[Rows from a dataset]
· · ·

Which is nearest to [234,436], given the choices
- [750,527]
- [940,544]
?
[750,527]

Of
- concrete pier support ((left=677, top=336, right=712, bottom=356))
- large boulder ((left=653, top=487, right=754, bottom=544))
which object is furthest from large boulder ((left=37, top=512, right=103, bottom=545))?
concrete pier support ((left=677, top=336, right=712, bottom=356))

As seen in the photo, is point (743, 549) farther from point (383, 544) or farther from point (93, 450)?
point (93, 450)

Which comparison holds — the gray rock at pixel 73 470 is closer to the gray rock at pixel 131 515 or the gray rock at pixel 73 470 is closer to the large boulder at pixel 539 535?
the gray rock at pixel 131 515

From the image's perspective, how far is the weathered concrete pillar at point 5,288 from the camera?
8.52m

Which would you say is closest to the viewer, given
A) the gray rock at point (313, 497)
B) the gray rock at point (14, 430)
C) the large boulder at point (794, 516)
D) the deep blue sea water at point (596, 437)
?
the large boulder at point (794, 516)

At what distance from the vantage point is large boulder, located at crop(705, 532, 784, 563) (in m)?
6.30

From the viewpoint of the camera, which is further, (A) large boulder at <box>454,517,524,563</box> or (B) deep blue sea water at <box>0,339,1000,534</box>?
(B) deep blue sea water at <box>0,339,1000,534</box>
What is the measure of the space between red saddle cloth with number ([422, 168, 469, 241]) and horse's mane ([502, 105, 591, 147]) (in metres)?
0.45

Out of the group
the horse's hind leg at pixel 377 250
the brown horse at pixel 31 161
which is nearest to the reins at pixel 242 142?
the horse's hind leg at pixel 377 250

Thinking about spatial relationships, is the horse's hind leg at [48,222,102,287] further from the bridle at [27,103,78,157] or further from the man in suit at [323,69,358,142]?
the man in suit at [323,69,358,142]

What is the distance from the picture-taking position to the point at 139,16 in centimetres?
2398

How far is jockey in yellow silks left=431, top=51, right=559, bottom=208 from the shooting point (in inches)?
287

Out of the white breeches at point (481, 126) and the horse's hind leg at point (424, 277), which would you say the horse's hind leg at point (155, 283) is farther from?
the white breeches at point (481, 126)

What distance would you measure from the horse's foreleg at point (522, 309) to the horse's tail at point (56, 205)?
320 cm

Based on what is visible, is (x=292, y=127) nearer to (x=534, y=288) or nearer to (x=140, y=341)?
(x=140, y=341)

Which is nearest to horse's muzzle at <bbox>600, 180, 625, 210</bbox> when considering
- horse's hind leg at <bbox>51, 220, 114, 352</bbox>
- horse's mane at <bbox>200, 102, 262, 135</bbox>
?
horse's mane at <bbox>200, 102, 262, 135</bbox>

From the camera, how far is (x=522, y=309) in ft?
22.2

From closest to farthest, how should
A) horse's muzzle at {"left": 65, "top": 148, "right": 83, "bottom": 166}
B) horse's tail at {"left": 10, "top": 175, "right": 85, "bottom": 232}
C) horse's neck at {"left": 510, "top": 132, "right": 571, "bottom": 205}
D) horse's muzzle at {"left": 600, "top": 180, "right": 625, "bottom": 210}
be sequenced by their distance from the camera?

· · ·

Present every line of the records above as a numbered list, leaving out the blank lines.

1. Which is nearest to [234,436], given the choices
2. - [750,527]
3. - [940,544]
4. ?
5. [750,527]
6. Of
7. - concrete pier support ((left=677, top=336, right=712, bottom=356))
8. - large boulder ((left=653, top=487, right=754, bottom=544))
9. which object is furthest from large boulder ((left=37, top=512, right=103, bottom=545))?
10. concrete pier support ((left=677, top=336, right=712, bottom=356))
11. As seen in the photo, is point (743, 549) farther from point (383, 544) or farther from point (93, 450)?
12. point (93, 450)
13. Which comparison holds — the gray rock at pixel 73 470 is closer to the gray rock at pixel 131 515 or the gray rock at pixel 73 470 is closer to the large boulder at pixel 539 535?
14. the gray rock at pixel 131 515
15. From the image's perspective, how far is the weathered concrete pillar at point 5,288 from the camera?
16. 8.52m
17. Which would you say is closest to the viewer, given
18. A) the gray rock at point (313, 497)
19. B) the gray rock at point (14, 430)
20. C) the large boulder at point (794, 516)
21. D) the deep blue sea water at point (596, 437)
22. ?
23. the large boulder at point (794, 516)
24. At what distance from the vantage point is large boulder, located at crop(705, 532, 784, 563) (in m)?
25. 6.30
26. From the viewpoint of the camera, which is further, (A) large boulder at <box>454,517,524,563</box> or (B) deep blue sea water at <box>0,339,1000,534</box>?
27. (B) deep blue sea water at <box>0,339,1000,534</box>
28. What is the measure of the space between red saddle cloth with number ([422, 168, 469, 241]) and horse's mane ([502, 105, 591, 147]) (in metres)?
29. 0.45
30. Out of the group
31. the horse's hind leg at pixel 377 250
32. the brown horse at pixel 31 161
33. which is nearest to the reins at pixel 242 142?
34. the horse's hind leg at pixel 377 250
35. Thinking about spatial relationships, is the horse's hind leg at [48,222,102,287] further from the bridle at [27,103,78,157] or further from the man in suit at [323,69,358,142]?
36. the man in suit at [323,69,358,142]
37. What is the distance from the picture-taking position to the point at 139,16 in centimetres?
38. 2398
39. How far is jockey in yellow silks left=431, top=51, right=559, bottom=208 from the shooting point (in inches)?
40. 287
41. Out of the white breeches at point (481, 126) and the horse's hind leg at point (424, 277), which would you say the horse's hind leg at point (155, 283) is farther from?
42. the white breeches at point (481, 126)
43. What distance would you measure from the horse's foreleg at point (522, 309) to the horse's tail at point (56, 205)?
44. 320 cm
45. Based on what is visible, is (x=292, y=127) nearer to (x=534, y=288) or nearer to (x=140, y=341)?
46. (x=140, y=341)
47. Which is nearest to horse's muzzle at <bbox>600, 180, 625, 210</bbox> when considering
48. - horse's hind leg at <bbox>51, 220, 114, 352</bbox>
49. - horse's mane at <bbox>200, 102, 262, 135</bbox>
50. ?
51. horse's mane at <bbox>200, 102, 262, 135</bbox>
52. From the camera, how far is (x=522, y=309) in ft?
53. 22.2
54. From closest to farthest, how should
55. A) horse's muzzle at {"left": 65, "top": 148, "right": 83, "bottom": 166}
56. B) horse's tail at {"left": 10, "top": 175, "right": 85, "bottom": 232}
57. C) horse's neck at {"left": 510, "top": 132, "right": 571, "bottom": 205}
58. D) horse's muzzle at {"left": 600, "top": 180, "right": 625, "bottom": 210}
59. be sequenced by their distance from the camera?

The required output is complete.